Salir Corriendo… eso es lo único que sé hacer. Es lo único que hago bien. Salgo a correr cada sábado temprano. Ahí estaba yo, como cada sábado, corriendo, dando vueltas por un enorme parque y ahí estaba ella, como casa sábado, paseando a un adorable perrito. Siempre la veía, siempre pasaba por su lado varias veces, pero siempre acababa de la misma forma, siempre salía corriendo. No sabía su nombre y no me importaba, mi imaginación era suficiente.
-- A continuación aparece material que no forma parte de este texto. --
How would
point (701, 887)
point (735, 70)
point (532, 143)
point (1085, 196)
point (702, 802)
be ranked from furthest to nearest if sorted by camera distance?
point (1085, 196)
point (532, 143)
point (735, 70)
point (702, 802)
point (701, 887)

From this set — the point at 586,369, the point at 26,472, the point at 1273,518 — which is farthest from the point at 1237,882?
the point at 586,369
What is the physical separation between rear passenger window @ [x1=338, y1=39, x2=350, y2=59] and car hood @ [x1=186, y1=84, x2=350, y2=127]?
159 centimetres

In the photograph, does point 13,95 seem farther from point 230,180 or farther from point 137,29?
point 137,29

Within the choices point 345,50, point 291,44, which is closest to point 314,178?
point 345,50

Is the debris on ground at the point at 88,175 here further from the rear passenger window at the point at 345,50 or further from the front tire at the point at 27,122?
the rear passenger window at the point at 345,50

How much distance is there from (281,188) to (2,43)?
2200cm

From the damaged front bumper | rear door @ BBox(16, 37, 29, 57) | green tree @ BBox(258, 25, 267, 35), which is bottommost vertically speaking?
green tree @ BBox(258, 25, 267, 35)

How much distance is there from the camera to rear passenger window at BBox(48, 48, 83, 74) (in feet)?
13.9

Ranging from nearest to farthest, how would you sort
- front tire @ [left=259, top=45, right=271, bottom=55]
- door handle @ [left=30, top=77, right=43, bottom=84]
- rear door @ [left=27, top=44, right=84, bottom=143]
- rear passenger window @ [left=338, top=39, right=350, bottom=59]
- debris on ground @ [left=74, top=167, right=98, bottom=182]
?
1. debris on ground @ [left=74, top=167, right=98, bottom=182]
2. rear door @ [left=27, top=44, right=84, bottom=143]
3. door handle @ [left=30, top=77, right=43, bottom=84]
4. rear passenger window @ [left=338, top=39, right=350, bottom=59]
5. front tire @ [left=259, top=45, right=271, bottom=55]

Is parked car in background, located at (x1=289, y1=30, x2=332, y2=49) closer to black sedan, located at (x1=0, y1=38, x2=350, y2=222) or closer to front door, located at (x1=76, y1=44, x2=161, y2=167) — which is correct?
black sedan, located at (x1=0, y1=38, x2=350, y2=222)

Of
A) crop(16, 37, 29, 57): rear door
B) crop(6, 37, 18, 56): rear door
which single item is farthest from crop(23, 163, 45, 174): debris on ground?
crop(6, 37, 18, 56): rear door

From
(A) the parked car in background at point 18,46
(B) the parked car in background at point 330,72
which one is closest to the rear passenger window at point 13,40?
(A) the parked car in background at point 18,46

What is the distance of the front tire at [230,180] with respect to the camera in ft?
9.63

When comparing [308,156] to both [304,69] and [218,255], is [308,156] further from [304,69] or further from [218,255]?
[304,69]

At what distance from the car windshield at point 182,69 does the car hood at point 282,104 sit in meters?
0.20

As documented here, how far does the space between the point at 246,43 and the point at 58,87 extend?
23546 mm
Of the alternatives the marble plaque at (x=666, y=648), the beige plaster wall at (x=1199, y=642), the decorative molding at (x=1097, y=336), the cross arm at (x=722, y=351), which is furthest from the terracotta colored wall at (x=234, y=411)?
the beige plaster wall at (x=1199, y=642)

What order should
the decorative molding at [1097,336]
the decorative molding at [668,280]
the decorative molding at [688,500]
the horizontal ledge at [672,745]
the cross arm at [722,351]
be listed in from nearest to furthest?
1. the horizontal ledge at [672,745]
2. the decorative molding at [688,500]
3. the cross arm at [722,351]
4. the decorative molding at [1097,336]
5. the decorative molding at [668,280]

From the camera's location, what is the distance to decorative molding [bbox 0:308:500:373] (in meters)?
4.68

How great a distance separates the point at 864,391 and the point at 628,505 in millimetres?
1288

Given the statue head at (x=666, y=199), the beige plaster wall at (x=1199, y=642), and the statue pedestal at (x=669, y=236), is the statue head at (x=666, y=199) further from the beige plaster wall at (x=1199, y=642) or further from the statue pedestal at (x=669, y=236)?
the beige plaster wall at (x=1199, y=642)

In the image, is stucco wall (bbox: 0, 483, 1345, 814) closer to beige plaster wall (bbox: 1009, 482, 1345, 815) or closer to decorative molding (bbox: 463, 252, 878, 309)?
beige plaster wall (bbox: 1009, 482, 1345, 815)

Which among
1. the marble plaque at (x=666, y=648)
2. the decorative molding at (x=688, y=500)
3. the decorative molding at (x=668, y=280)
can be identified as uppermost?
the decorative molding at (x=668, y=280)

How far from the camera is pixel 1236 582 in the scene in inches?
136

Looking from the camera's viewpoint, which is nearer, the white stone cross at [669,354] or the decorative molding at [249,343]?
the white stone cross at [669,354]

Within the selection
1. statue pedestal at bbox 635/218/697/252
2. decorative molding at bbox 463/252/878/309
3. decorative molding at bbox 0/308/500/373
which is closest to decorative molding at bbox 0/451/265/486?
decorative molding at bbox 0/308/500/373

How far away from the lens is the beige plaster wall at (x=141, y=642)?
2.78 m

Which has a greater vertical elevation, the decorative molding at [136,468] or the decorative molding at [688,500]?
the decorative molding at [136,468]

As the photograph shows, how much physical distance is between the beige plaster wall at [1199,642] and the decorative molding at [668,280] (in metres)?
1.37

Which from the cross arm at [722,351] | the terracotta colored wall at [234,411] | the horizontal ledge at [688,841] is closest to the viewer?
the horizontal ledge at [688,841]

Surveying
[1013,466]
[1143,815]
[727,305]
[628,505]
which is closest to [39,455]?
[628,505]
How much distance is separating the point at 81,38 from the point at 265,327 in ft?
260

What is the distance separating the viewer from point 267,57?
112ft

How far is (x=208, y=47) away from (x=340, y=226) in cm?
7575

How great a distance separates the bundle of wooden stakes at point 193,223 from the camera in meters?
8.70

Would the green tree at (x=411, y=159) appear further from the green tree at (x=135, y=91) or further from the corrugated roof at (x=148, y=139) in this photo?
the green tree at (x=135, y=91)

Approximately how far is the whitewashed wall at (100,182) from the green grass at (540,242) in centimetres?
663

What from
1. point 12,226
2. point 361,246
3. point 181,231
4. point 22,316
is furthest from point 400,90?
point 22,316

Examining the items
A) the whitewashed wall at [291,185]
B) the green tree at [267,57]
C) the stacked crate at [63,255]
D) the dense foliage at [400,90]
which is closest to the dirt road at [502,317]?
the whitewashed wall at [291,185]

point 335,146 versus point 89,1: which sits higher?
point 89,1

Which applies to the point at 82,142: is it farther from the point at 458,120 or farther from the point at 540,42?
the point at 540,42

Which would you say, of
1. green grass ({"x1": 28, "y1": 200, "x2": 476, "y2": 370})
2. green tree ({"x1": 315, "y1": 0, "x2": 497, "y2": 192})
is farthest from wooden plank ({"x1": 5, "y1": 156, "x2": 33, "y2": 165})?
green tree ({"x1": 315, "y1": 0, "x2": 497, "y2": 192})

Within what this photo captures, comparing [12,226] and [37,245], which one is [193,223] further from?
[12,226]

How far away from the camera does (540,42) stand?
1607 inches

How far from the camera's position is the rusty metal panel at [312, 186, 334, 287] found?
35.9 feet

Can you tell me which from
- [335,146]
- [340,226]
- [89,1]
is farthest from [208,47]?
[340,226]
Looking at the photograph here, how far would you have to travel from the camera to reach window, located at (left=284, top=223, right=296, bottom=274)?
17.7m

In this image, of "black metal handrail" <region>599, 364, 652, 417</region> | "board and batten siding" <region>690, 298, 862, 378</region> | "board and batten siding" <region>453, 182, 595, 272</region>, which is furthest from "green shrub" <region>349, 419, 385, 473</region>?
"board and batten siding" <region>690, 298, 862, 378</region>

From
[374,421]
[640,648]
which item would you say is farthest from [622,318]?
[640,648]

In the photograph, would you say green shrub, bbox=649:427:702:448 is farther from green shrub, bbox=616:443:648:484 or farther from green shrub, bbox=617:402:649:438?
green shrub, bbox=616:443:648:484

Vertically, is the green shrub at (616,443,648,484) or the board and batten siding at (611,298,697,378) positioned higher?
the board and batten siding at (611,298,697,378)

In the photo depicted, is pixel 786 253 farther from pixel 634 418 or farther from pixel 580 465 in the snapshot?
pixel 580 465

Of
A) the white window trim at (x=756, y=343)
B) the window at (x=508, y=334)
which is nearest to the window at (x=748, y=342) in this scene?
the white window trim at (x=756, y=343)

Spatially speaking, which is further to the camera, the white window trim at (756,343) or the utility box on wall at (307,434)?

Aún recuerdo el primer sábado, la primera vez que la vi, me quedé sin aliento, no podía parar de mirarla, era incapaz de correr, me dije que iba a ser valiente, que no iba a huir, pasé por su lado más que nunca y ella ni se inmutó, no me miró ni una sola vez. Estaba dispuesta a detenerme, dejar de correr y hablar con ella. Pero esos ojos no querían mirarme. No se lo reprocho. Pasaron unos meses y yo dejé de ser valiente, ahora sabía que ella me miraba pero de la misma forma en se mira a una corredora, con desinterés.
Un sábado, como otro cualquiera, yo corría, ella paseaba, y por culpa de una piedra mal puesta en mi camino, me tropecé delante de ella. ¡Mierda, tierra trágame! Es lo que pensé. Intenté levantarme como si no hubiera pasado nada y seguir corriendo pero no pude, volví a caer. Mi pie me lo impidió. Ella amablemente me ayudó a levantarme. Tenía una voz angelical y unas manos muy suaves. Con torpeza me reincorporé. No podía mirarle a la cara. Me llevó hasta un banco y se sentó junto a mí. No me lo podía creer. Me interrogó. No paraba de preguntarme cómo estaba, si necesitaba algo, si llamaba a una ambulancia, y cosas de ese estilo. Yo le contestaba mientras me temblaban las piernas que no, gracias, que estaba bien. No quería moverme, el tiempo se había detenido y allí estábamos, las dos en el parque, la miré a los ojos y me dije que tenía que ser valiente, y lo fui. La besé.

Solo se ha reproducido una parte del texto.